SrA TP, a friend of SrA MI who was aware of appellant’s conduct, became concerned that a young woman he had just met had also dated the appellant. SrA TP met Ms. CF through a web-based dating service, OK Cupid. During the course of their date, they discussed prior relationships. Ms. CF described an individual who sounded like the appellant, so SrA TP asked her if the appellant was the person she had dated. After

1 The first, seventh, and eighth issues are raised pursuant to United States v. Grostefon, 12 M.J. 431 (C.M.A. 1982).

2 ACM 38498 Ms. CF said he was the appellant, SrA TP provided her contact information to the Air Force Office of Special Investigations (AFOSI) and later escorted her to their office to be interviewed. At the time she made her statement, Ms. CF did not know SrA MI or the details of the investigation. However, she assumed the appellant was being investigated for rape because of her prior experiences with him.

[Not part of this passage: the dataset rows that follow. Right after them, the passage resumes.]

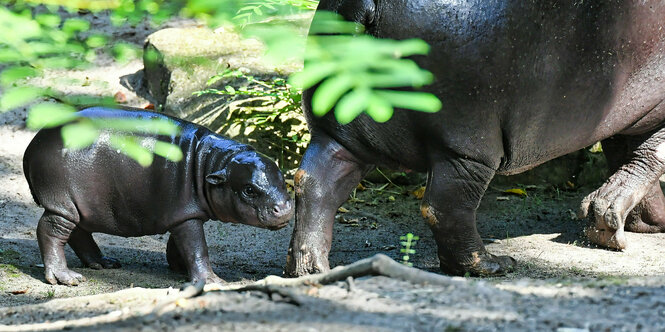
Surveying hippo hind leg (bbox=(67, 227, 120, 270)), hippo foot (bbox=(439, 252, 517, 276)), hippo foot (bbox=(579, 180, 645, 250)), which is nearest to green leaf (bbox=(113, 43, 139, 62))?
hippo foot (bbox=(439, 252, 517, 276))

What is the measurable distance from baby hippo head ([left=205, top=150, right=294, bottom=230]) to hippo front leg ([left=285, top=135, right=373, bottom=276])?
4.3 inches

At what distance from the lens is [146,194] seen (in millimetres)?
4762

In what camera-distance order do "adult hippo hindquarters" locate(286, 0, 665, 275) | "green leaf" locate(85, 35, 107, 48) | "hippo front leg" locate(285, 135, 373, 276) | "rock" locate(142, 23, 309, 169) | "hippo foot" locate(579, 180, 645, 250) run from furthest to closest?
"rock" locate(142, 23, 309, 169) < "hippo foot" locate(579, 180, 645, 250) < "hippo front leg" locate(285, 135, 373, 276) < "adult hippo hindquarters" locate(286, 0, 665, 275) < "green leaf" locate(85, 35, 107, 48)

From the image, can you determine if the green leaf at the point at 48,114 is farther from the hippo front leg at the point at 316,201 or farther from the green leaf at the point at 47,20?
the hippo front leg at the point at 316,201

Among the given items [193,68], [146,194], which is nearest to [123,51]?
[146,194]

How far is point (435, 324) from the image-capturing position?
2.72m

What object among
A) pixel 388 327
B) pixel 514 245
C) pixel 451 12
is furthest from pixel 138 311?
pixel 514 245

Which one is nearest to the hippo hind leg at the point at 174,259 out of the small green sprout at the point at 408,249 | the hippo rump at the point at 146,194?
the hippo rump at the point at 146,194

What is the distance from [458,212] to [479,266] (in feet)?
1.17

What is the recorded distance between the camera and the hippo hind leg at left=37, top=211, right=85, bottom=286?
4.72 meters

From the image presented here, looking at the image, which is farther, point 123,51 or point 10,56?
point 123,51

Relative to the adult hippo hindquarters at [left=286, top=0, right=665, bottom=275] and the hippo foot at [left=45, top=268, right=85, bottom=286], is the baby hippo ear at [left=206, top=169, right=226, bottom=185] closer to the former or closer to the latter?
the adult hippo hindquarters at [left=286, top=0, right=665, bottom=275]

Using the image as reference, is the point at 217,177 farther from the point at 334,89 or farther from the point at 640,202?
the point at 334,89

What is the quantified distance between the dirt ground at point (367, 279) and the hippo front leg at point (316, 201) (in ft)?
1.49
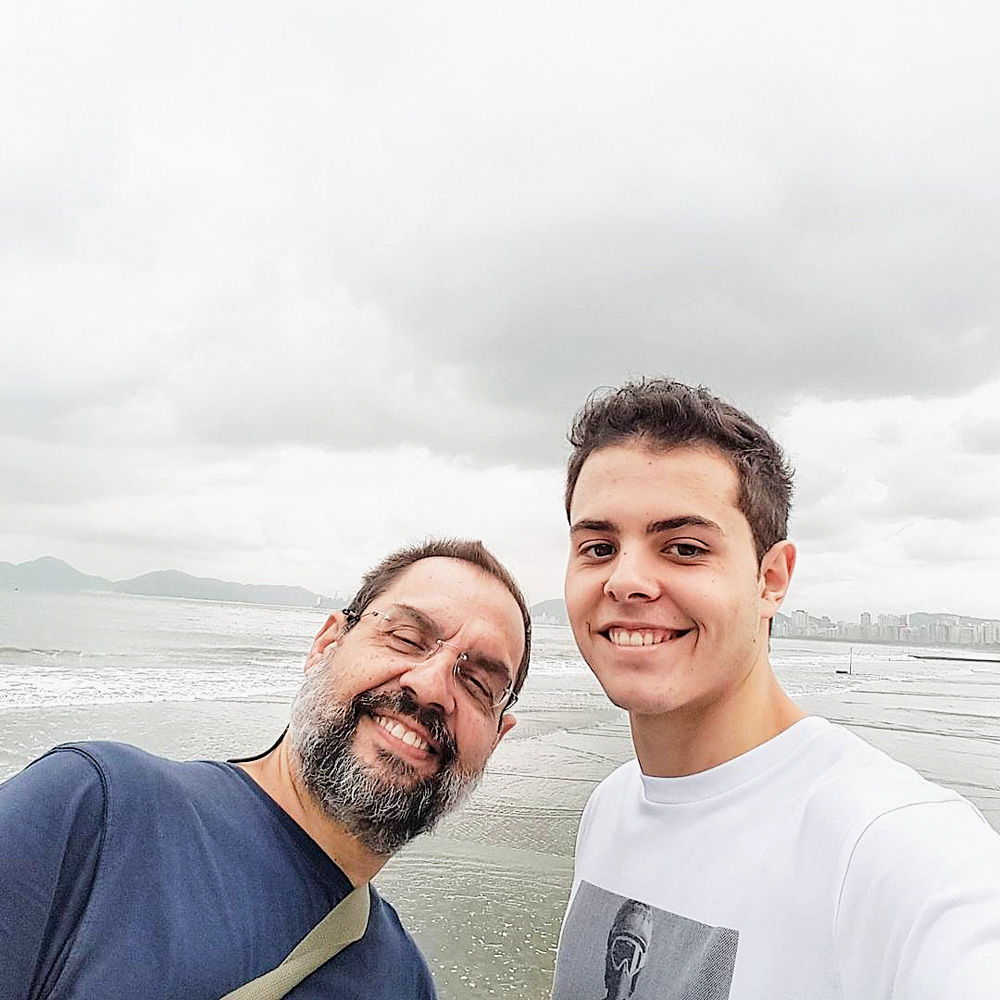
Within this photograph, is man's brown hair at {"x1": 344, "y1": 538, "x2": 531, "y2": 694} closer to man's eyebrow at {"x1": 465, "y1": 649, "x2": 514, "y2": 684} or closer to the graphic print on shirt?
man's eyebrow at {"x1": 465, "y1": 649, "x2": 514, "y2": 684}

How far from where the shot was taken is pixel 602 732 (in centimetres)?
1795

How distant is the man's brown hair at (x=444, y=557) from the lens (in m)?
3.24

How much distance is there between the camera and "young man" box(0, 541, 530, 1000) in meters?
1.88

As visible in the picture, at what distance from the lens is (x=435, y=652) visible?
3.00m

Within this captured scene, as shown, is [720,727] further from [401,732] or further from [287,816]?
[287,816]

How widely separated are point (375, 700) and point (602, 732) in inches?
630

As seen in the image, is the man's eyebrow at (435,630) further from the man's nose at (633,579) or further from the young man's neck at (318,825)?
the man's nose at (633,579)

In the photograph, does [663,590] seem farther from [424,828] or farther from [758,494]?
[424,828]

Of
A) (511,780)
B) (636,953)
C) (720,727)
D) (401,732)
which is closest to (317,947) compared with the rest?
(401,732)

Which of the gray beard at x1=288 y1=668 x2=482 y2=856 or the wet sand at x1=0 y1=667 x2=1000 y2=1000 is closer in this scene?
the gray beard at x1=288 y1=668 x2=482 y2=856

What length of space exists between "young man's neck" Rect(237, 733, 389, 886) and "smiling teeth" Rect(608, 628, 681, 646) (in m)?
1.12

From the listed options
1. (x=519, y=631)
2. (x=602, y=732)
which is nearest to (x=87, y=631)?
(x=602, y=732)

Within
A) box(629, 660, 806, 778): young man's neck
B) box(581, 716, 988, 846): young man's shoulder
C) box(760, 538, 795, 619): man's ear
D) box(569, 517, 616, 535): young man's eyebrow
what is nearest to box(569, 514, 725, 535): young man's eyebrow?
box(569, 517, 616, 535): young man's eyebrow

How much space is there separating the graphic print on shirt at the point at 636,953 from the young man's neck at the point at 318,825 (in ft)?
2.22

Twenty-year-old Ms. CF had met the appellant through OK Cupid. After texting and exchanging messages, Ms. CF and the appellant met in person, and he took her to his dorm room to watch a movie. They kissed, cuddled, and engaged in consensual intercourse, after which she fell asleep. She awakened to the appellant having sexual intercourse with her. After he ejaculated, he explained he was punishing her for snoring and waking him up. After this first date, they continued to have a relationship. On a night in October, Ms. CF was watching television with the appellant in his dorm room. After a repeated struggle while he tried to pull down her pants, the appellant held her hands over her head, pushed her legs apart, and had sexual intercourse with her while telling her to stop being so difficult. Ms. CF cried afterwards but did not report this incident. She continued to be involved with the appellant. In late October or early November, the appellant asked Ms. CF to visit him. She was helping a friend so she told him he needed to wait. About an hour later, Ms. CF arrived at the base. The appellant was angry and told her she needed to be punished. He proceeded to have sexual intercourse with her while telling her if she made too much noise, was difficult, or resisted, he would have anal intercourse with her whether she wanted to or not. Ms. CF was scared by the appellant’s threats, his demeanor, and his actions. Again she cried afterwards but did not report the incident because she was embarrassed. Ms. CF later ended their relationship.

Ms. GG was 20 years old when she met the appellant through OK Cupid. They exchanged text messages and went on a few dates. They also engaged in consensual sexual activity. In October 2011, Ms. GG was visiting the appellant in his dorm room. He asked her to perform oral sex on him, and she refused. The appellant then pushed her down, grabbed her head and, despite her resistance, forced his penis into her mouth. Later that night, they engaged in consensual vaginal intercourse. Again in November 2011, the appellant grabbed Ms. GG’s head and forced her to perform oral sex on him after she had declined. They stopped dating, but Ms. GG decided to visit him again. While in his dorm room, the appellant tried to kiss her and to unbutton her pants, and Ms. GG told him to stop each time, which he did. Despite her earlier protestations, the appellant forced his hand inside her pants and touched her vagina. At this point, Ms. GG emphatically told him she would not engage in sexual activity with him and left. Ms. GG knew neither SrA MI nor Ms. CF.